Cells die in 2 ways — scientists may have found a life-extending workaround

No buts about it, aging is a journey towards a universal destination: death. Though we all get there eventually, we don't always take the same route.

New research suggests that there are two major highways the body usually takes towards that final destination. Its findings also suggest that, with intervention, we may soon open up a longer, scenic route that could extend the journey.

Ultimately, aging is just a decline in the function of all the bits and pieces within your body. Protective caps on chromosomes shorten, muscle cells struggle to recover from damage, and DNA gains unwanted ornaments.

A study of yeast cells released Thursday in Science shows that cells naturally follow one of two natural aging pathways, which set this domino chain of harmful effects in motion.

The aging pathways appear to hinge on the eventual failure of two organelles within each cell. The first pathway is defined by the slow degradation of the nucleolus in the structure that sits in the middle of the cell's nucleus. The second pathway involves the slow death of mitochondria, structures that help the cell produce energy.

However, the study's senior author Nan Hao, an assistant professor at the University of San Diego, tells Inverse that there may be a workaround that could, in the far future, help scientists reprogram how cells age. His team created a third pathway that allowed cells to live twice as long compared to the other two aging pathways.

"Our genetic perturbations counteract the molecular and cellular declines in either aging route," he tells Inverse.

The two natural aging pathways – This research is focused on a sample Saccharomyces cerevisiae cells, a species of yeast that's commonly used in baking and brewing. The lifespan of a yeast cell is usually measured in how many times it is able to replicate before it loses that ability and "dies."

Those two pathways are defined by differences in gene expression, the actual shape of the daughter cells produced by each cell, and the shapes of the organelles inside each cell, Hao explains. Ultimately, one route produces increasingly long cells until death. The other produces especially round cells until death.

Along the "nucleolus" route of aging, daughter cells tend to become strangely elongated as they divide. As that happens the nucleoli themselves become enlarged and then fragmented, the authors report. The team calls this route of aging mode 1.

Those nucleoli become swollen and fragmented because the genetic material that codes for ribosomal RNA becomes unstable. Ribosomal RNA is one crucial thing that ribosomes (little cellular machines that help make proteins) use to do their job. Unless it is maintained, the interior organization of the cells begins to suffer, the study shows.

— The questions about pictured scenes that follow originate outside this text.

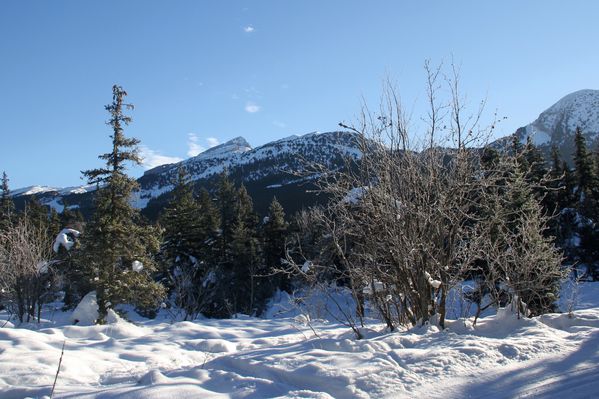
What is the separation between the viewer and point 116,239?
18.1 m

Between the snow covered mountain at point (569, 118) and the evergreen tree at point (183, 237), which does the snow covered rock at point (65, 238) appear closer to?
the evergreen tree at point (183, 237)

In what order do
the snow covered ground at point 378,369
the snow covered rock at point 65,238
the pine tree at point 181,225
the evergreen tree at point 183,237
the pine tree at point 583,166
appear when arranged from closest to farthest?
1. the snow covered ground at point 378,369
2. the snow covered rock at point 65,238
3. the pine tree at point 583,166
4. the evergreen tree at point 183,237
5. the pine tree at point 181,225

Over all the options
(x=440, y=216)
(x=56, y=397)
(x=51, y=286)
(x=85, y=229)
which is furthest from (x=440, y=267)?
(x=51, y=286)

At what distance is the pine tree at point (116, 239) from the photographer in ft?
58.9

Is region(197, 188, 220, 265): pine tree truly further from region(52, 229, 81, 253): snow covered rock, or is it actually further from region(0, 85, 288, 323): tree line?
region(52, 229, 81, 253): snow covered rock

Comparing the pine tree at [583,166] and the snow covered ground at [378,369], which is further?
the pine tree at [583,166]

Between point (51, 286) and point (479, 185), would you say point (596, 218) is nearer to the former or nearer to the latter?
point (479, 185)

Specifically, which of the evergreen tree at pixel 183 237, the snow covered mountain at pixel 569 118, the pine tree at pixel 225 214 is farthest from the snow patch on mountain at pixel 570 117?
the evergreen tree at pixel 183 237

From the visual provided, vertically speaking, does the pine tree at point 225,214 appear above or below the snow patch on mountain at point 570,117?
below

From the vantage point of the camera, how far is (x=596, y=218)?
1232 inches

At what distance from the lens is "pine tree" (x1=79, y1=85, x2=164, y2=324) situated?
18.0 meters

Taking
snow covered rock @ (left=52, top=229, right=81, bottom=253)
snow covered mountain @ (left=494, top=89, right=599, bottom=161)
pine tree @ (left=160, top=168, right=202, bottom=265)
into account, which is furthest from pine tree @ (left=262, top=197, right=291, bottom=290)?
snow covered mountain @ (left=494, top=89, right=599, bottom=161)

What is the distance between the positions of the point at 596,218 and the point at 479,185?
1195 inches

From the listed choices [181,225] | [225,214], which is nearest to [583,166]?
[225,214]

The mitochondrial route is responsible for the round cells. As cells age, they continuously produce smaller, rounder daughter cells until death. The team calls this route of aging mode 2.

In those round cells, the scientists found that levels of heme, an iron-capturing compound, decreased as the cells aged. Heme plays a key role in ensuring that mitochondria continue to function normally, and as it declines mitochondrial function tanks.

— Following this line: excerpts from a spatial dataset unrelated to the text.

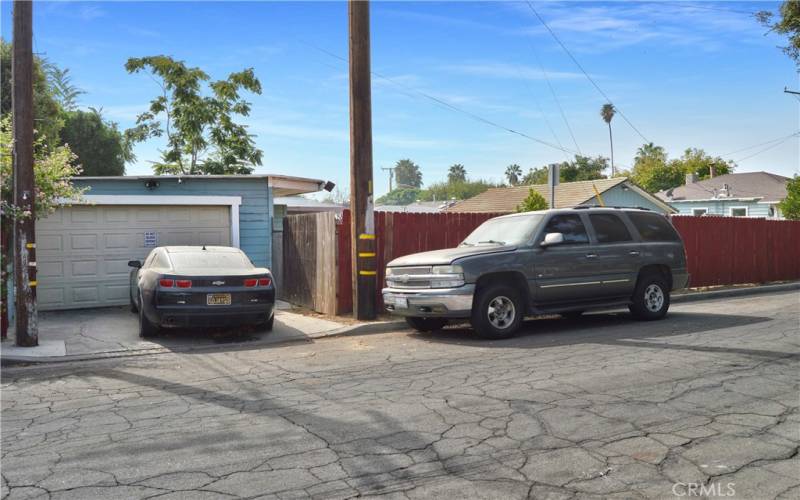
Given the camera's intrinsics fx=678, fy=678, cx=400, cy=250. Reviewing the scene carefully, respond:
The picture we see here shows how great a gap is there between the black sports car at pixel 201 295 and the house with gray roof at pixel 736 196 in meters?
36.4

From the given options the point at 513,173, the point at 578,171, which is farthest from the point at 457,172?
the point at 578,171

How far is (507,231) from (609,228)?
68.0 inches

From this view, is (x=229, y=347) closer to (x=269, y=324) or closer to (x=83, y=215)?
(x=269, y=324)

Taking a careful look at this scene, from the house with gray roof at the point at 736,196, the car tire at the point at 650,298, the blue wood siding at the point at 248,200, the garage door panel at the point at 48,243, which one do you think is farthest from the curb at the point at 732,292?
the house with gray roof at the point at 736,196

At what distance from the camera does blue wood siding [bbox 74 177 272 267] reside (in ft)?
47.2

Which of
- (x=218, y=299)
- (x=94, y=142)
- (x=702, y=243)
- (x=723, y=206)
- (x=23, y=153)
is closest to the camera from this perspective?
(x=23, y=153)

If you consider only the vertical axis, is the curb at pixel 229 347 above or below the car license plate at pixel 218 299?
below

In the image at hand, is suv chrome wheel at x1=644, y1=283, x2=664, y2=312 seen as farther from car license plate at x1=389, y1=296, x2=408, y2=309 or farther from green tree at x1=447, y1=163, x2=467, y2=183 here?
green tree at x1=447, y1=163, x2=467, y2=183

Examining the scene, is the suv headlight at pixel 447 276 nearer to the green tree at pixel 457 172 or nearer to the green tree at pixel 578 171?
the green tree at pixel 578 171

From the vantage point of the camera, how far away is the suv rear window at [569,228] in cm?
1028

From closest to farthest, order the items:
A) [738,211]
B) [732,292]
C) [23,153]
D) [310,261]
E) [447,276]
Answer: [23,153] < [447,276] < [310,261] < [732,292] < [738,211]

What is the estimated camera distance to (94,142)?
32438 millimetres

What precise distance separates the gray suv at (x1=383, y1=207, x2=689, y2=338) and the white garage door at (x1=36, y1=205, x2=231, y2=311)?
20.1ft

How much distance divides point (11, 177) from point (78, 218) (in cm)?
422
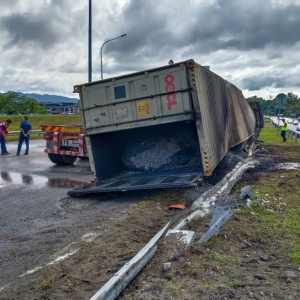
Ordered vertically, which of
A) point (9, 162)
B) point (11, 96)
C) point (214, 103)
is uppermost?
point (11, 96)

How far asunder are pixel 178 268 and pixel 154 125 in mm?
5073

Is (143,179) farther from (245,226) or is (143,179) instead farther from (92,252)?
(92,252)

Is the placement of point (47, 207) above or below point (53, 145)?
below

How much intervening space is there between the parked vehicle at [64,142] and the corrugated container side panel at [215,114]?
15.5 ft

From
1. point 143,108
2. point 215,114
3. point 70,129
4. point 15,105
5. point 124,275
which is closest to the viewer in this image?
point 124,275

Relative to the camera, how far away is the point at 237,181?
982 cm

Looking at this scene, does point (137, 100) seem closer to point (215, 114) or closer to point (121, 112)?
point (121, 112)

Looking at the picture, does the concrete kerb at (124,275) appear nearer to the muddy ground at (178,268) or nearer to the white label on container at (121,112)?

It appears that cells are about equally likely to follow either path. Approximately 47.3 percent of cells followed the nucleolus route (mode 1) and 52.7 percent followed the mitochondrial route (mode 2), the study reports.

However, they both have one thing in common: as they age, the cell cycle slows down. This suggests that the cell takes longer and longer to divide before it dies. That's something that the third scenic route can combat, Hao adds.

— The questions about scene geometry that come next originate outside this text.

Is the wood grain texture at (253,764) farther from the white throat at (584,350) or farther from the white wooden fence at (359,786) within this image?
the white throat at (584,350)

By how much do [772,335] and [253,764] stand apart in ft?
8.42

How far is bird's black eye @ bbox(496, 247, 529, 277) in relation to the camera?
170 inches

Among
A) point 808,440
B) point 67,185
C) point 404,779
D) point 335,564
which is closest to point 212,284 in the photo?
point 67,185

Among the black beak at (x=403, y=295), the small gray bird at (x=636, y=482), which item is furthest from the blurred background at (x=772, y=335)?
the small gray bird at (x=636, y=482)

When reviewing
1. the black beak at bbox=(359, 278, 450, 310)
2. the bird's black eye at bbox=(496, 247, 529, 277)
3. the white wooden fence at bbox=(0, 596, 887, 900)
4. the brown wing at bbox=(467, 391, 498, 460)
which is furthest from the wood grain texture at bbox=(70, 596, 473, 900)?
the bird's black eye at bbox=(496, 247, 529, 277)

How to take the scenic route – Hao and his colleagues used a computer simulation to predict what might happen if they engineered cells to maintain the integrity of the nucleolus, and make sure that heme levels stay relatively stable over time.

Those changes created a "distinct" third aging route, in which the speed of the cell cycle was similar to that of young, normal cells.

"Finally, it has a dramatically extended lifespan, about twice of that of naturally aging cells," Hao explains.

Ultimately, Hao suggests that this research is one step towards extending lifespan. A human body is composed of trillions of cells. In each and every one, it's possible that this progression towards aging is happening alongside all the different and chaotic processes of keeping a body running.

To extend lifespan, he'll have to see if this pattern he developed holds up when cells have to interact in the wider world of a human body. That's exactly where the lab is headed next.

"In the future, we hope to test our model and findings in more complex cells and organisms, with the ultimate hope of developing intervention strategies to effectively extend human healthspan," Hao says.

Abstract: Chromatin instability and mitochondrial decline are conserved processes that contribute to cellular aging. Although both processes have been explored individually in the context of their distinct signaling pathways, the mechanism that determines which process dominates during aging of individual cells is unknown. We show that interactions between the chromatin silencing and mitochondrial pathways lead to an epigenetic landscape of yeast replicative aging with multiple equilibrium states that represent different types of terminal states of aging. The structure of the landscape drives single-cell differentiation toward one of these states during aging, whereby the fate is determined quite early and is insensitive to intracellular noise. Guided by a quantitative model of the aging landscape, we genetically engineered a long-lived equilibrium state characterized by an extended life span.